Given that Republicans are promising to use the debt ceiling to force cuts in Social Security and Medicare, the odds are grim that the Federal Government will be able to act on what is apparently going to be long term problem for millions of Americans. Given that they also want to hold hearings to gin up some kind of criminal charges against Dr. Fauci, any action to deal with Covid’s continuing effects are going to face knee-jerk Republican obstruction.
Which is also GOP SOP for anything that would enable government to make lives better for Americans, because ‘reasons’. If you want to live, voting for any Republican anywhere at any time is a major health risk. Don’t do it.
So now what?
The ‘good’ news is that there are some people who have no worries about Covid — the 300 who still die from it every day in the United States. That may be down from peak numbers at the height of the pandemic, but it’s still nothing to be complacent about.
An opinion piece in The NY Times by Florian Krammer and Aubree Gordon asks Why are lots of kids likely to be sick this Holiday Season? Paradoxically, it’s because of the pandemic.

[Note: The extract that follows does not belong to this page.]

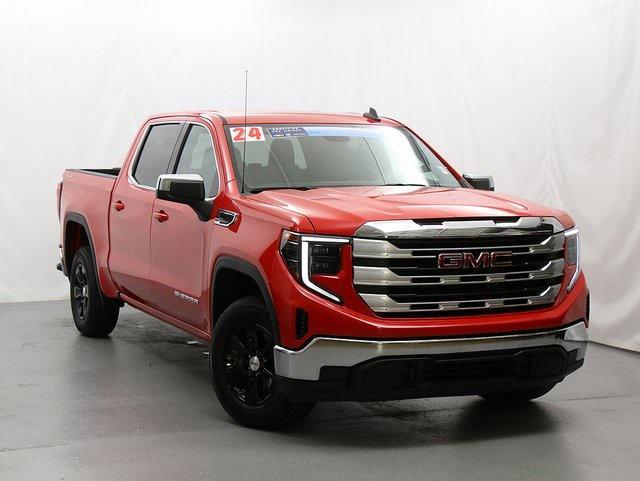 used 2024 GMC Sierra 1500 car, priced at $38,475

During the first two years of the pandemic, people largely got a reprieve from other viruses like flu and respiratory syncytial virus, also known as RSV. Many people went two years without getting sick, perhaps a first in their lifetime and certainly out of the ordinary for children. Outbreaks that did occur were much smaller than usual.
Measures against Covid, such as masks, social distancing, closing schools, combined to greatly reduce the normal transmission of cold and flu viruses — which also means many children are only now getting exposed to them and their immune systems are only now being challenged.

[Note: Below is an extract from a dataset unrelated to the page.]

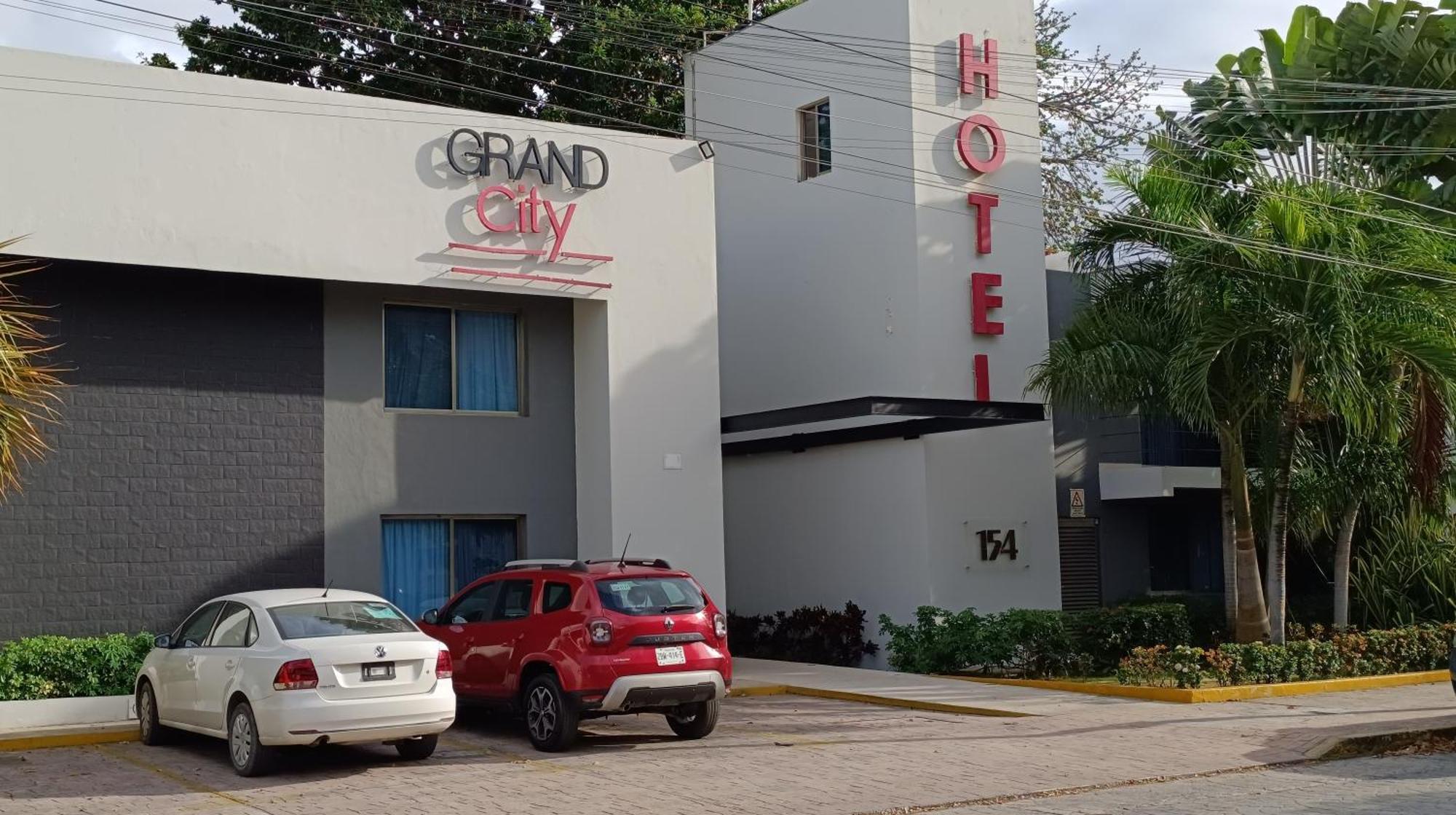 Grand City Hotel Канкун Экстерьер фото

The pandemic has been a learning experience. We can use those lessons going forward. They are not really surprising: better ventilation systems can make a difference, so does masking on public transportation when infection rates are high, and the most basic of all —
Staying home when sick and policies that make that possible for people is a highly effective strategy to cut transmission. Paid sick leave saves lives, and that includes Family sick leave to allow for child illness.
And of course when it comes to Covid,
Don’t skip flu shots or, if appropriate, the pneumonia vaccine either.
Carl Zimmer at The NY Times warns that the Omicron variant of Covid appears to be primed for rapid evolution into new strains that may evade vaccines and immune system defenses, although being vaccinated will still provide some measure of protection.
We may want to put Covid behind us, but it’s not going to happen. It has adapted to us; we have to adapt to it.